L’entusiasmo del pubblico, annacquato dai 60 minuti di intervallo, necessari per sciogliere l’antro del Mandarino dalle centinaia di cavi che lo tengono sospeso, non ha certo giovato al successo della seconda parte dello spettacolo il cui allestimento risultava nell’immediato confronto, modesto ed affetto da un complessivo calo d’ispirazione per ripetitività dei temi, staticità dei protagonisti e povertà scenica. Un semicerchio di pannelli scuri che si prestano a trasparenze e giochi di luci ed ombre non sempre spettacolari, raffigurano il tetro e in qualche modo pericolante castello di Barbablù ove nuovamente vediamo aggirarsi i kuroko, stavolta muniti di lanternini rossi. L’evocativo bardo di Andreas Palerdi introduce la leggenda dalla fossa, supportato dai movimenti di un mimo sulla scena. Judit è una Daveda Karanas che illumina la scena con il suo abito bianco. Nonostante l’artista abbia in repertorio ruoli quali Marfa e Azucena, la sua vocalità risulta decisamente sopranile, a tratti stridula e lontana, stentando per un po’ a trovare il giusto equilibrio con l’orchestra e riemergendo solo in acuto. La bella voce di Matthias Goerne, calda e ben proiettata finisce alla lunga per perdersi nella noia di un’interpretazione monocorde e statica del personaggio. In entrambi i casi, seppur a fronte di una prestazione sostanzialmente corretta, si sente la mancanza di un certo pathos. Lo spettacolo riprende vita nel finale con l’apparizione delle precedenti mogli di Barbablù in sgargianti costumi di un folclore rivisitato, interpretate da danzatrici ridotte a marionette nelle mani di kuroko.

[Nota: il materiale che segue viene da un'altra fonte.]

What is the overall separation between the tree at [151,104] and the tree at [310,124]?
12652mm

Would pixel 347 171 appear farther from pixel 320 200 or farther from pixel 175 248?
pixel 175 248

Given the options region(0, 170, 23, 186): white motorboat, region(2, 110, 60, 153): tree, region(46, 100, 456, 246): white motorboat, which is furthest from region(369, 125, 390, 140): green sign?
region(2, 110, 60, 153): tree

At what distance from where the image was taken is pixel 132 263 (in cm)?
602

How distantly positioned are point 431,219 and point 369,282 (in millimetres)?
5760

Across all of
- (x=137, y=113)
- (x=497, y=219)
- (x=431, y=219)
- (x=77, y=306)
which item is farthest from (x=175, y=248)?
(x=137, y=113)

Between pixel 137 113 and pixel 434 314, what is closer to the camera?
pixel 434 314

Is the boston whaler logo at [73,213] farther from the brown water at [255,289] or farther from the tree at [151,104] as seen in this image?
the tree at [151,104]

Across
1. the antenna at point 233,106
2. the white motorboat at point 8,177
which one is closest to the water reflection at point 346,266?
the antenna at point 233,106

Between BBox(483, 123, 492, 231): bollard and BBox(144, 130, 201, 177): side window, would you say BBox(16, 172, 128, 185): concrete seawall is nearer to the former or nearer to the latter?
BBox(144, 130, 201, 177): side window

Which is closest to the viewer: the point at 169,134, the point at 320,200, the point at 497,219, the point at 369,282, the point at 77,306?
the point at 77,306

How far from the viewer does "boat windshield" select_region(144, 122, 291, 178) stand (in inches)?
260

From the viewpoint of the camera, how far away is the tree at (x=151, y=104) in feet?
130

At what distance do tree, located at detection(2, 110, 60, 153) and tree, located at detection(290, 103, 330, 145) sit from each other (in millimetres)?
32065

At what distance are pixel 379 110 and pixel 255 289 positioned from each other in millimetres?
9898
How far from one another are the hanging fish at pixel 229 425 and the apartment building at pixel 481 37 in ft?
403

Protagonista assoluta della serata è l’Orchestra del Maggio Musicale in splendida forma, affidata alla direzione di Zsolt Hamar, ungherese formatosi al Conservatorio Bartók. Il  gesto del direttore è secco, quadrato, a tratti rigido e metronomico ma riesce comunque ad imprimere il giusto vigore alla partitura. In particolar modo nel Mandarino Meraviglioso, affrontato di recente con Zubin Mehta nella versione da concerto, l’orchestra regala al pubblico una ricchissima palette di colori e dinamiche, delineando in maniera mirabile il caos della metropoli senza mai degenerare nel chiasso e lasciando risaltare la lucentezza degli ottoni, gli assoli sinuosi del clarinetto e i ricami del pianoforte. Ricordiamo in conclusione il breve ma significativo intervento del Coro del Maggio, sempre preciso e ben preparato da Piero Monti, sul finale del Mandarino Meraviglioso.